> _Exercise aim_
Reproduce verbatim the stretch of the entries from the line containing "Is (x=83, y=787)" through the final line of the entries.

* BEGIN *

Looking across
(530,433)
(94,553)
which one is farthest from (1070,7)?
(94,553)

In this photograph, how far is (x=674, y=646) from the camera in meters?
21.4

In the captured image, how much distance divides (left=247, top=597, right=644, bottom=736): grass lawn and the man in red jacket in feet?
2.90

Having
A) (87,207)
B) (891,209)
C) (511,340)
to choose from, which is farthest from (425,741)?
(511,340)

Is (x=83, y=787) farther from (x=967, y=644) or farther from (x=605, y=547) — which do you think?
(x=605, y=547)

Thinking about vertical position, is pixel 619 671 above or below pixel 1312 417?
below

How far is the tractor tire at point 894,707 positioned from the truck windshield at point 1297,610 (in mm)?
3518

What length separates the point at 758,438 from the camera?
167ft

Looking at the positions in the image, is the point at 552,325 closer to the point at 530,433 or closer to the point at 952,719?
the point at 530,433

* END *

> _Solution to this problem_
Is (x=83, y=787) farther from (x=967, y=644) or farther from (x=605, y=547) — which do you think?
(x=605, y=547)

Thinking about vertical position, is pixel 619 671 above or below pixel 1312 417?
below

How far is the tractor tire at point 894,707 positioned from the truck windshield at point 1297,610 (in mm)?
3518

What length separates the point at 758,438 from the camera?
167ft

Looking at the positions in the image, is the point at 552,325 closer to the point at 530,433 or closer to the point at 952,719?
the point at 530,433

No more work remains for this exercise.